WHAT IS NEEDED
Copy the records word for word, from the line containing "What is the distance from" through the line containing "1077 centimetres", including both of those lines. Leave the pictures out of your copy.

Rows of spatial question records
________________________________________
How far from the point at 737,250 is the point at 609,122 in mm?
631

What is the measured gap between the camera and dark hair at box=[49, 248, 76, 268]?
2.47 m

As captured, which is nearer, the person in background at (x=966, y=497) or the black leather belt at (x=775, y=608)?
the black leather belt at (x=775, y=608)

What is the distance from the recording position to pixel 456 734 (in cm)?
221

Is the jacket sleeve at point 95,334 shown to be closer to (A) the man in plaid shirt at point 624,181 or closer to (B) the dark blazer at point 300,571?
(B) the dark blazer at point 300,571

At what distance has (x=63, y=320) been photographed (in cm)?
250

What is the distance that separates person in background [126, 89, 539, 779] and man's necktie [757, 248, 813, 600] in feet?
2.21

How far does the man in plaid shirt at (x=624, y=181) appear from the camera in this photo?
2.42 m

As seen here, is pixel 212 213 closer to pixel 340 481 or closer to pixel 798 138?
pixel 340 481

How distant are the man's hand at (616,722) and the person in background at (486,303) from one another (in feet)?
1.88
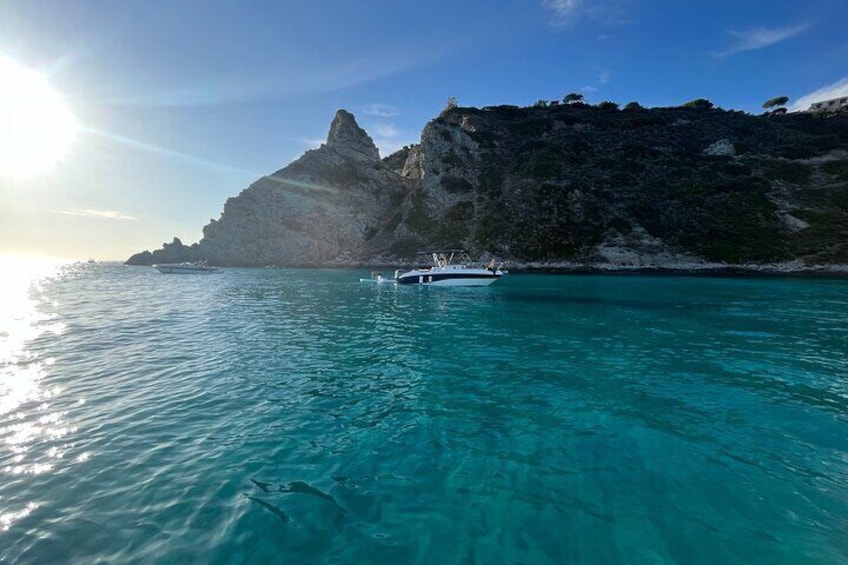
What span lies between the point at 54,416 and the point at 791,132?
162 m

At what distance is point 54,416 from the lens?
1077 centimetres

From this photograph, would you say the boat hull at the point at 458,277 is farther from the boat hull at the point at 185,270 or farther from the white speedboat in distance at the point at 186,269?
the white speedboat in distance at the point at 186,269

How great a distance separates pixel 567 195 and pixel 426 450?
9396cm

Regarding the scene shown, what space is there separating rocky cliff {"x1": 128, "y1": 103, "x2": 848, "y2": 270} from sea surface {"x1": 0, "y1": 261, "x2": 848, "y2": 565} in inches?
2608

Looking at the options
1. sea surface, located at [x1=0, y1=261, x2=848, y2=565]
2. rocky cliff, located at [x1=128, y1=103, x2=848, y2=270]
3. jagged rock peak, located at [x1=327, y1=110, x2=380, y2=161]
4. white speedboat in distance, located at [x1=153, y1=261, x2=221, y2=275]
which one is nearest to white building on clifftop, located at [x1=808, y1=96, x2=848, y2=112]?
rocky cliff, located at [x1=128, y1=103, x2=848, y2=270]

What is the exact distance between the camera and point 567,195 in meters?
92.2

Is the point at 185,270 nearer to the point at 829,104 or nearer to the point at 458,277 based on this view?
the point at 458,277

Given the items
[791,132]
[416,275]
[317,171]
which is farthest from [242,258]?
[791,132]

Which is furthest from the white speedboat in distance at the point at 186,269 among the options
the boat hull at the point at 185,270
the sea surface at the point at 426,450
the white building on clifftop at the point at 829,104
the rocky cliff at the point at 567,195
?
the white building on clifftop at the point at 829,104

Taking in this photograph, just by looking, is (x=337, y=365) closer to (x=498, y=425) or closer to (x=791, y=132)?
(x=498, y=425)

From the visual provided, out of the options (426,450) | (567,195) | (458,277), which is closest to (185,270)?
(458,277)

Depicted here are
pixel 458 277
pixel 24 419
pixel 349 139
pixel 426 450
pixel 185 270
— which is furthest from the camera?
pixel 349 139

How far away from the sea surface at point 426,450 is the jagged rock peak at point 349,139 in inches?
4895

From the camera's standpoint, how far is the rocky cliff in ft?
252
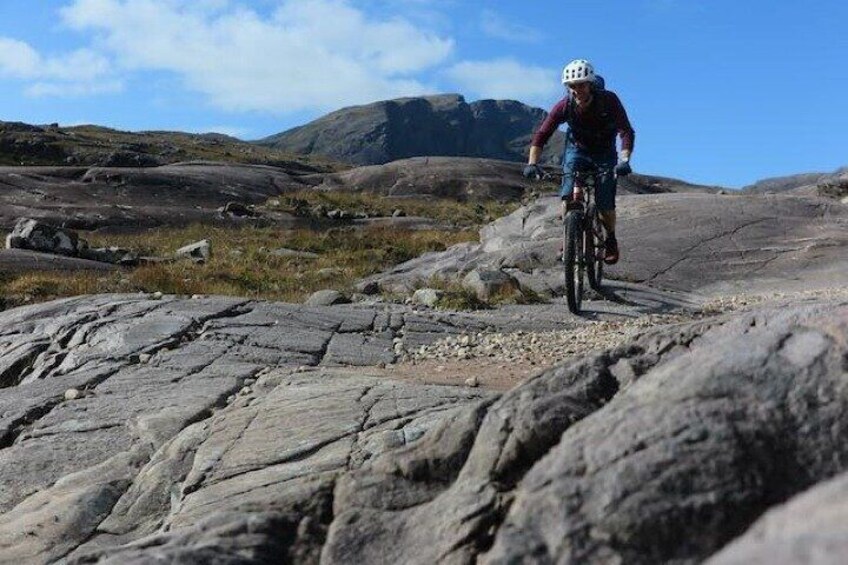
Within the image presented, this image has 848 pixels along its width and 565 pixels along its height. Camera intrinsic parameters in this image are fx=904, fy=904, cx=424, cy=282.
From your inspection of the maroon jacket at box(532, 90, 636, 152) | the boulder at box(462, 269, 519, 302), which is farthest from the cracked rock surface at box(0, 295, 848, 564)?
the boulder at box(462, 269, 519, 302)

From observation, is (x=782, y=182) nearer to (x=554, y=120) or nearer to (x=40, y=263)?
(x=40, y=263)

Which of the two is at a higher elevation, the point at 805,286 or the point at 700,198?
the point at 700,198

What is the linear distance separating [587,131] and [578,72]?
1.11 m

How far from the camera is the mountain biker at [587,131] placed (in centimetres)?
1142

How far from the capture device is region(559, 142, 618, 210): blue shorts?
12.3 meters

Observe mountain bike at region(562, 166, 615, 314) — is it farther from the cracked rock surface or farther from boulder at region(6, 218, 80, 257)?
boulder at region(6, 218, 80, 257)

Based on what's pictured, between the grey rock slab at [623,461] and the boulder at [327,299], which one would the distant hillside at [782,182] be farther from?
the grey rock slab at [623,461]

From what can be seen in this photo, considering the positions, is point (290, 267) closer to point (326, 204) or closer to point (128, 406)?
point (128, 406)

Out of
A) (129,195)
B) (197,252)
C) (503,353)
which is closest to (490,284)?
(503,353)

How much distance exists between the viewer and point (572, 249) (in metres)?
12.3

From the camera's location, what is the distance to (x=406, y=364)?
10008 millimetres

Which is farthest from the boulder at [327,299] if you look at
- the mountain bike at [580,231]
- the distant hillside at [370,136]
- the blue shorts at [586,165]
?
the distant hillside at [370,136]

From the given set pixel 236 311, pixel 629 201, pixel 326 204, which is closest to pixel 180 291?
pixel 236 311

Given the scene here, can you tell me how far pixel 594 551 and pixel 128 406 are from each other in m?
6.51
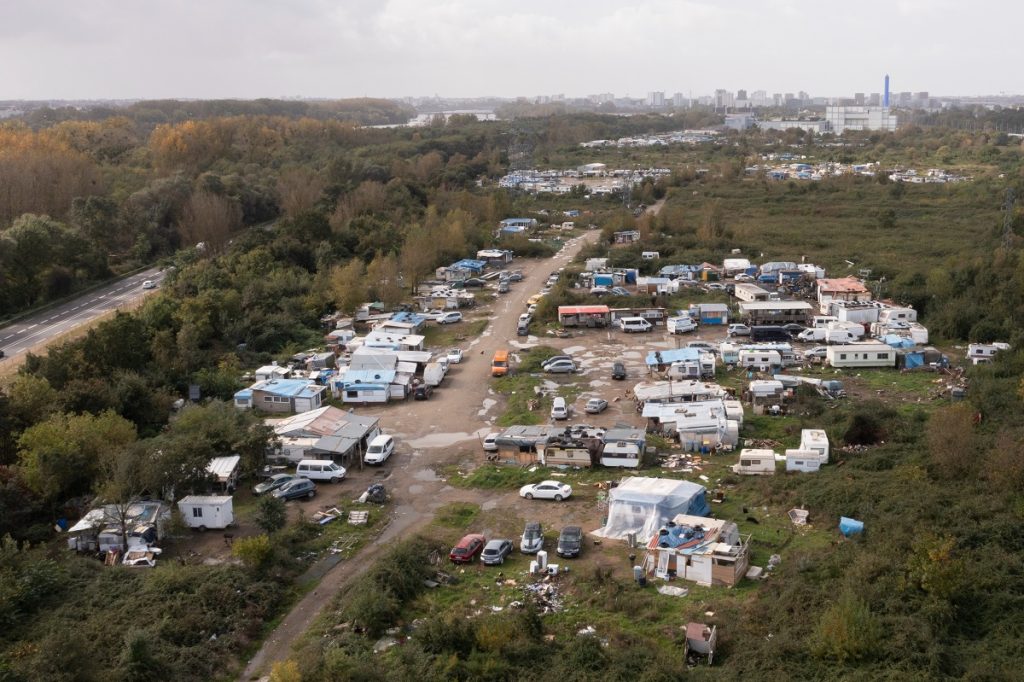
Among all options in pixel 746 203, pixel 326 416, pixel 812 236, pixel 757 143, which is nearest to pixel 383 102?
pixel 757 143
________________________________________
THE COMPLETED TASK
What is the distance from the recording position to pixel 456 734 (in cm)?
221

Is the jacket sleeve at point 95,334 shown to be closer to (A) the man in plaid shirt at point 624,181 or closer to (B) the dark blazer at point 300,571?
(B) the dark blazer at point 300,571

At what distance has (x=63, y=320) been photographed (in cm)?
250

What is the distance that separates person in background [126, 89, 539, 779] and man's necktie [757, 248, 813, 600] in feet?
2.21

How far does the man in plaid shirt at (x=624, y=181) appear from the camera in this photo?
2.42 m

As seen here, is pixel 212 213 closer to pixel 340 481 or closer to pixel 798 138?
pixel 340 481

How distant are the man's hand at (616,722) and the person in background at (486,303) from one another (in feet)?
1.88
What span lies between the point at 54,416 and the point at 791,132?
162 m

At what distance is point 54,416 from the lens?
1077 centimetres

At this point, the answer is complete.